4 of 146 comments (clear)

  1. Re:Ah yes... by kidtwist · · Score: 0, Troll

    You have difficulty understanding the "standards" thing, don't you?

  2. Re:Ah yes... by Secrity · · Score: 0, Troll

    I would imagine that Microsoft considers them to be very useful in continuing their practice of embracing, extending, and extinguishing industry standards.

  3. Re:Obviously.. by GeorgeMcBay · · Score: 0, Troll

    Actually all signs point to this being a case where Microsoft is hoping to fix limitations in an existing protocol while sharing the specification of the changes with everyone freely, very much unlike past "embrace and extend" efforts. The sort of knee-jerk "anything Microsoft does must be evil" reaction displayed in many posts on this subject make members of the OSS movement look like a bunch of mindless religious zealot drones and don't help anything.

  4. Re:What kind of attitude is that? by fbg111 · · Score: 0, Troll

    What I find interesting is the fact that something like this (an attitude) actually has an article in Wikipedia.
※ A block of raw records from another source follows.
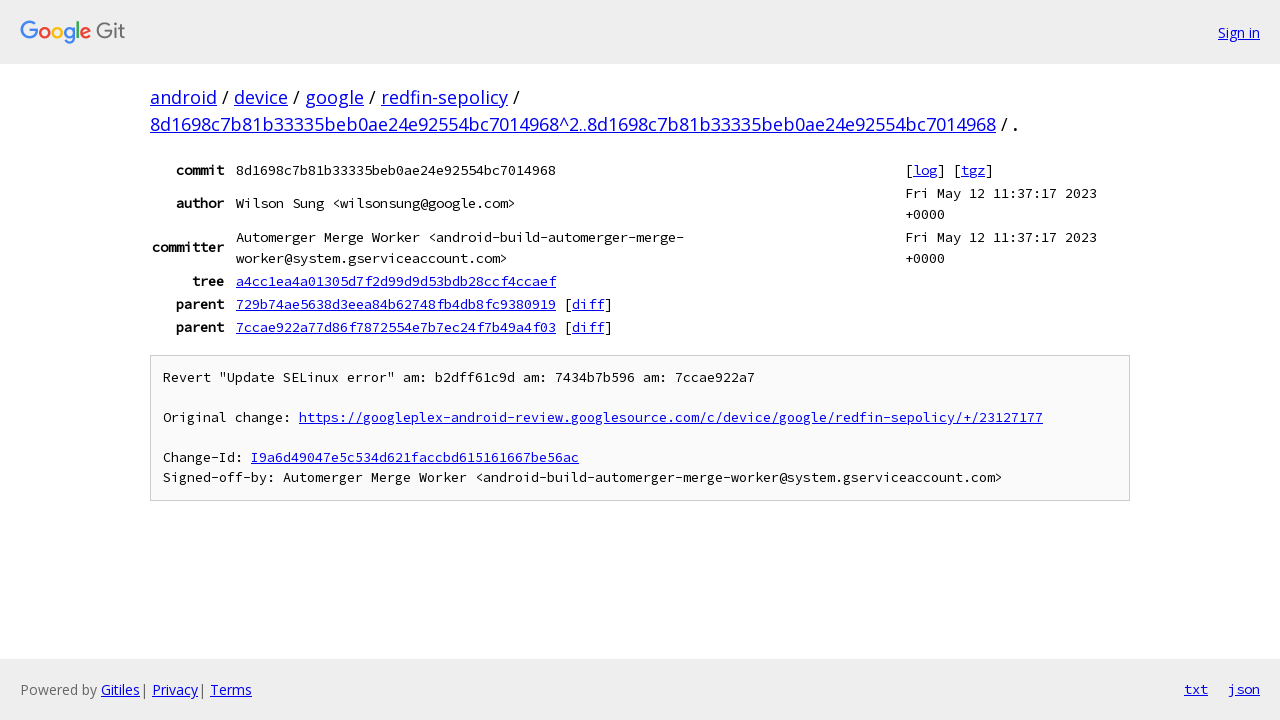

--- FILE ---
content_type: text/html; charset=utf-8
request_url: https://android.googlesource.com/device/google/redfin-sepolicy/+/8d1698c7b81b33335beb0ae24e92554bc7014968%5E2..8d1698c7b81b33335beb0ae24e92554bc7014968/
body_size: 4136
content:
<!DOCTYPE html><html lang="en"><head><meta charset="utf-8"><meta name="viewport" content="width=device-width, initial-scale=1"><title>Diff - 8d1698c7b81b33335beb0ae24e92554bc7014968^2..8d1698c7b81b33335beb0ae24e92554bc7014968 - device/google/redfin-sepolicy - Git at Google</title><link rel="stylesheet" type="text/css" href="/+static/base.css"><!-- default customHeadTagPart --></head><body class="Site"><header class="Site-header"><div class="Header"><a class="Header-image" href="/"><img src="//www.gstatic.com/images/branding/lockups/2x/lockup_git_color_108x24dp.png" width="108" height="24" alt="Google Git"></a><div class="Header-menu"> <a class="Header-menuItem" href="https://accounts.google.com/AccountChooser?faa=1&amp;continue=https://android.googlesource.com/login/device/google/redfin-sepolicy/%2B/8d1698c7b81b33335beb0ae24e92554bc7014968%255E2..8d1698c7b81b33335beb0ae24e92554bc7014968/">Sign in</a> </div></div></header><div class="Site-content"><div class="Container "><div class="Breadcrumbs"><a class="Breadcrumbs-crumb" href="/?format=HTML">android</a> / <a class="Breadcrumbs-crumb" href="/device/">device</a> / <a class="Breadcrumbs-crumb" href="/device/google/">google</a> / <a class="Breadcrumbs-crumb" href="/device/google/redfin-sepolicy/">redfin-sepolicy</a> / <a class="Breadcrumbs-crumb" href="/device/google/redfin-sepolicy/+/8d1698c7b81b33335beb0ae24e92554bc7014968%5E2..8d1698c7b81b33335beb0ae24e92554bc7014968/">8d1698c7b81b33335beb0ae24e92554bc7014968^2..8d1698c7b81b33335beb0ae24e92554bc7014968</a> / <span class="Breadcrumbs-crumb">.</span></div><div class="u-monospace Metadata"><table><tr><th class="Metadata-title">commit</th><td>8d1698c7b81b33335beb0ae24e92554bc7014968</td><td><span>[<a href="/device/google/redfin-sepolicy/+log/8d1698c7b81b33335beb0ae24e92554bc7014968/">log</a>]</span> <span>[<a href="/device/google/redfin-sepolicy/+archive/8d1698c7b81b33335beb0ae24e92554bc7014968/.tar.gz">tgz</a>]</span></td></tr><tr><th class="Metadata-title">author</th><td>Wilson Sung &lt;wilsonsung@google.com&gt;</td><td>Fri May 12 11:37:17 2023 +0000</td></tr><tr><th class="Metadata-title">committer</th><td>Automerger Merge Worker &lt;android-build-automerger-merge-worker@system.gserviceaccount.com&gt;</td><td>Fri May 12 11:37:17 2023 +0000</td></tr><tr><th class="Metadata-title">tree</th><td><a href="/device/google/redfin-sepolicy/+/8d1698c7b81b33335beb0ae24e92554bc7014968/">a4cc1ea4a01305d7f2d99d9d53bdb28ccf4ccaef</a></td></tr><tr><th class="Metadata-title">parent</th><td><a href="/device/google/redfin-sepolicy/+/8d1698c7b81b33335beb0ae24e92554bc7014968%5E1">729b74ae5638d3eea84b62748fb4db8fc9380919</a> <span>[<a href="/device/google/redfin-sepolicy/+/8d1698c7b81b33335beb0ae24e92554bc7014968%5E1..8d1698c7b81b33335beb0ae24e92554bc7014968/">diff</a>]</span></td></tr><tr><th class="Metadata-title">parent</th><td><a href="/device/google/redfin-sepolicy/+/8d1698c7b81b33335beb0ae24e92554bc7014968%5E2">7ccae922a77d86f7872554e7b7ec24f7b49a4f03</a> <span>[<a href="/device/google/redfin-sepolicy/+/8d1698c7b81b33335beb0ae24e92554bc7014968%5E2..8d1698c7b81b33335beb0ae24e92554bc7014968/">diff</a>]</span></td></tr></table></div><pre class="u-pre u-monospace MetadataMessage">Revert &quot;Update SELinux error&quot; am: b2dff61c9d am: 7434b7b596 am: 7ccae922a7

Original change: <a href="https://googleplex-android-review.googlesource.com/c/device/google/redfin-sepolicy/+/23127177">https://googleplex-android-review.googlesource.com/c/device/google/redfin-sepolicy/+/23127177</a>

Change-Id: <a href="https://android-review.googlesource.com/#/q/I9a6d49047e5c534d621faccbd615161667be56ac">I9a6d49047e5c534d621faccbd615161667be56ac</a>
Signed-off-by: Automerger Merge Worker &lt;android-build-automerger-merge-worker@system.gserviceaccount.com&gt;
</pre></div> <!-- Container --></div> <!-- Site-content --><footer class="Site-footer"><div class="Footer"><span class="Footer-poweredBy">Powered by <a href="https://gerrit.googlesource.com/gitiles/">Gitiles</a>| <a href="https://policies.google.com/privacy">Privacy</a>| <a href="https://policies.google.com/terms">Terms</a></span><span class="Footer-formats"><a class="u-monospace Footer-formatsItem" href="?format=TEXT">txt</a> <a class="u-monospace Footer-formatsItem" href="?format=JSON">json</a></span></div></footer></body></html>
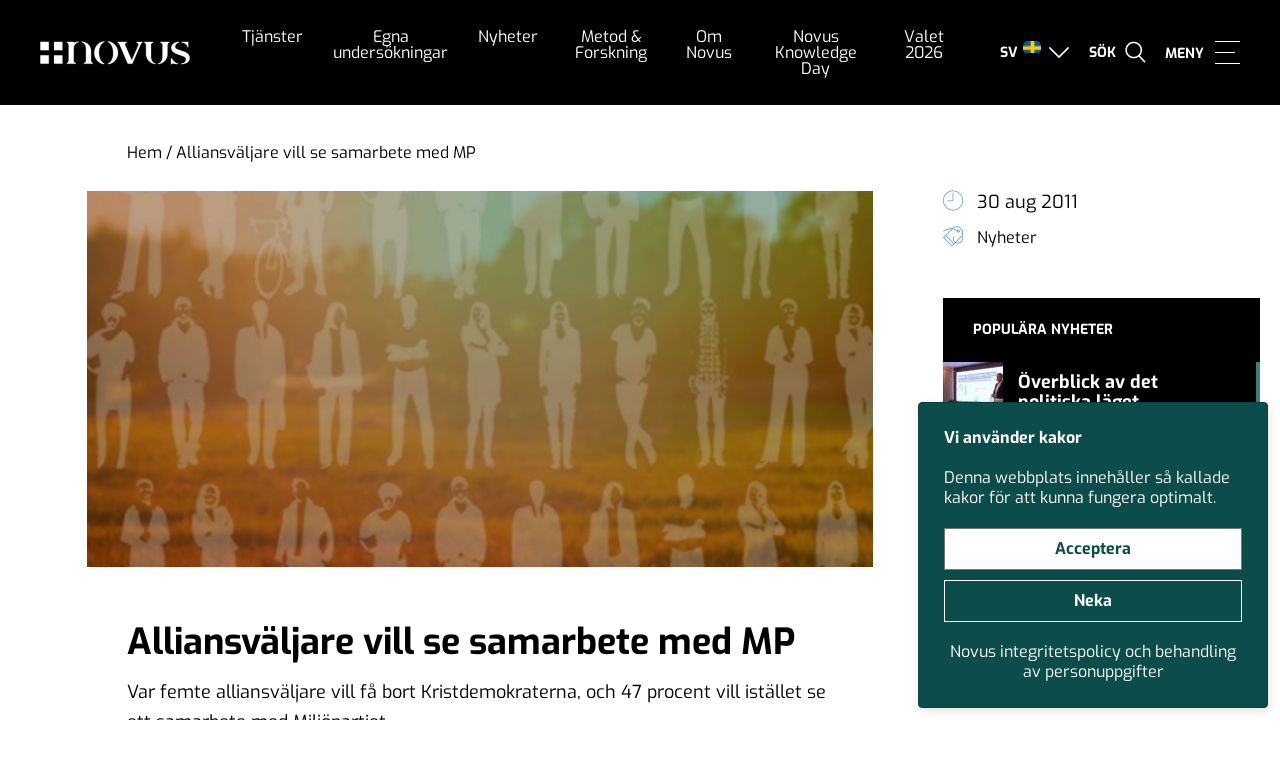

--- FILE ---
content_type: application/javascript; charset=utf-8
request_url: https://novus.se/wp-content/plugins/panang-cookie-bar/public/js/cookies.js
body_size: 2122
content:
(()=>{var e,t={292:()=>{function e(e,o){return function(e){if(Array.isArray(e))return e}(e)||function(e,t){var o=null==e?null:"undefined"!=typeof Symbol&&e[Symbol.iterator]||e["@@iterator"];if(null==o)return;var n,r,a=[],i=!0,c=!1;try{for(o=o.call(e);!(i=(n=o.next()).done)&&(a.push(n.value),!t||a.length!==t);i=!0);}catch(e){c=!0,r=e}finally{try{i||null==o.return||o.return()}finally{if(c)throw r}}return a}(e,o)||function(e,o){if(!e)return;if("string"==typeof e)return t(e,o);var n=Object.prototype.toString.call(e).slice(8,-1);"Object"===n&&e.constructor&&(n=e.constructor.name);if("Map"===n||"Set"===n)return Array.from(e);if("Arguments"===n||/^(?:Ui|I)nt(?:8|16|32)(?:Clamped)?Array$/.test(n))return t(e,o)}(e,o)||function(){throw new TypeError("Invalid attempt to destructure non-iterable instance.\nIn order to be iterable, non-array objects must have a [Symbol.iterator]() method.")}()}function t(e,t){(null==t||t>e.length)&&(t=e.length);for(var o=0,n=new Array(t);o<t;o++)n[o]=e[o];return n}function o(e,t){for(var o=0;o<t.length;o++){var n=t[o];n.enumerable=n.enumerable||!1,n.configurable=!0,"value"in n&&(n.writable=!0),Object.defineProperty(e,n.key,n)}}var n=function(){function t(){!function(e,t){if(!(e instanceof t))throw new TypeError("Cannot call a class as a function")}(this,t)}var n,r,a;return n=t,r=[{key:"load",value:function(){var e=arguments.length>0&&void 0!==arguments[0]?arguments[0]:"sv",t=arguments.length>1&&void 0!==arguments[1]?arguments[1]:"wants-cookies";if(this.locale=e,this.cookieName=t,!this.hasResponded())return this.showCookieModal();this.doNotWantCookies()?this.createAcceptButtonsEventListeners():this.wantsCookies()&&this.loadScripts()}},{key:"loadScripts",value:function(){document.querySelectorAll('script[data-cookiecategory="analytics"]').forEach((function(e){e.type="text/javascript",e.removeAttribute("data-cookiecategory");var t=document.createElement("script");t.textContent=e.innerHTML,function(e,t){for(var o,n=t.attributes,r=n.length,a=0;a<r;a++)o=n[a],e.setAttribute(o.nodeName,o.nodeValue)}(t,e),e.parentNode.replaceChild(t,e)})),document.querySelectorAll("[data-iframe]").forEach((function(e){var t=document.createElement("iframe"),o=JSON.parse(e.dataset.iframe);Object.keys(o).forEach((function(e){t.setAttribute(e,o[e])})),e.replaceWith(t)}))}},{key:"hasResponded",value:function(){return!!document.cookie.match("(^|;)\\s*"+this.cookieName+"\\s*=\\s*([^;]+)")}},{key:"showCookieModal",value:function(){var e=this;fetch("/wp-json/panang-cookie-bar/consent-banner?lang=".concat(this.locale)).then((function(e){return e.text()})).then((function(t){var o=document.createElement("div");o.id="panang-cookie-banner",o.innerHTML=t,document.body.appendChild(o);var n=o.querySelector("#accept-cookies"),r=document.querySelectorAll('[data-button="accept-cookies"]'),a=o.querySelector("#reject-cookies");if(!n||!a)return console.error("Could not find accept or reject button in cookie modal"),void o.remove();r.forEach((function(t){t.addEventListener("click",(function(t){t.preventDefault(),e.setCookie(e.cookieName,"yes"),e.loadScripts(),o.remove()}))})),n.addEventListener("click",(function(t){t.preventDefault(),e.setCookie(e.cookieName,"yes"),e.loadScripts(),o.remove()})),a.addEventListener("click",(function(t){t.preventDefault(),e.setCookie(e.cookieName,"no"),o.remove()}))}))}},{key:"createAcceptButtonsEventListeners",value:function(){var e=this;document.querySelectorAll('[data-button="accept-cookies"]').forEach((function(t){t.addEventListener("click",(function(t){t.preventDefault(),e.setCookie(e.cookieName,"yes"),e.loadScripts()}))}))}},{key:"wantsCookies",value:function(){return"yes"===this.getCookie(this.cookieName)}},{key:"doNotWantCookies",value:function(){return"no"===this.getCookie(this.cookieName)}},{key:"setCookie",value:function(e,t){var o=new Date;o.setTime(o.getTime()+31104e6);var n="; expires="+o.toUTCString(),r="".concat(e,"=").concat(t,";").concat(n,";Path=/;SameSite=Lax;");window.location.hostname.indexOf(".")>-1&&(r+=" Domain="+window.location.hostname+";"),"https:"===window.location.protocol&&(r+=" Secure;"),document.cookie=r}},{key:"getCookie",value:function(t){for(var o=document.cookie.split(";"),n=0;n<o.length;n++){var r=e(o[n].trim().split("="),2),a=r[0],i=r[1];if(a===t)return i}return null}}],r&&o(n.prototype,r),a&&o(n,a),t}();window.PanangCookieConsent=new n},662:()=>{}},o={};function n(e){var r=o[e];if(void 0!==r)return r.exports;var a=o[e]={exports:{}};return t[e](a,a.exports,n),a.exports}n.m=t,e=[],n.O=(t,o,r,a)=>{if(!o){var i=1/0;for(s=0;s<e.length;s++){for(var[o,r,a]=e[s],c=!0,u=0;u<o.length;u++)(!1&a||i>=a)&&Object.keys(n.O).every((e=>n.O[e](o[u])))?o.splice(u--,1):(c=!1,a<i&&(i=a));if(c){e.splice(s--,1);var l=r();void 0!==l&&(t=l)}}return t}a=a||0;for(var s=e.length;s>0&&e[s-1][2]>a;s--)e[s]=e[s-1];e[s]=[o,r,a]},n.o=(e,t)=>Object.prototype.hasOwnProperty.call(e,t),(()=>{var e={182:0,879:0};n.O.j=t=>0===e[t];var t=(t,o)=>{var r,a,[i,c,u]=o,l=0;if(i.some((t=>0!==e[t]))){for(r in c)n.o(c,r)&&(n.m[r]=c[r]);if(u)var s=u(n)}for(t&&t(o);l<i.length;l++)a=i[l],n.o(e,a)&&e[a]&&e[a][0](),e[i[l]]=0;return n.O(s)},o=self.webpackChunkpanang_cookie_bar=self.webpackChunkpanang_cookie_bar||[];o.forEach(t.bind(null,0)),o.push=t.bind(null,o.push.bind(o))})(),n.O(void 0,[879],(()=>n(292)));var r=n.O(void 0,[879],(()=>n(662)));r=n.O(r)})();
    What I find interesting is the fact that somebody thinks my comments were worthy of a troll and flamebait mod. Neither my comments nor the Wikipedia article are either. I used "attitude" tongue-in-cheek, but EE is actually a business practice. If you read the Wikipedia article, you'll see that the author was careful to distinguish that "Embrace, Extend, Extinguish" is a claim made by Microsoft critics, rather than presenting it as an actual fact, and that furthermore, though the strategy is attributed by said critics to Microsoft, it has actually been used by dominant players in other industries prior to Microsoft. The Wikipedia article also supplies evidence of Microsoft's EEE tactics that anyone (Microsoft included) can attempt to refute if they so desire. Therefore, the Wikipedia article does not present this as fact, but rather as a claim made by critics, and it points out that as a business strategy EEE does indeed exist, and did before Microsoft ever purportedly used it, and it lists some of Microsoft's business tactics that could qualify as EEE. EEE is not just some random Wikipedia flame by a Linux fanboy, it's widely-known and discussed topic, with multiple pages of references even on Microsoft's own search engine. Finally, this Wikipedia entry is a far cry from baselessly insinuating that someone was involved in the Kennedy assassinations. I'm all for healthy skepticism when referencing Wiki articles, but this one has enough corroboration and recent historical significance that modding me (and the other poster who referenced it in this thread) troll and flamebait is overkill. I hope the metamods read and consider this when evaluating this thread.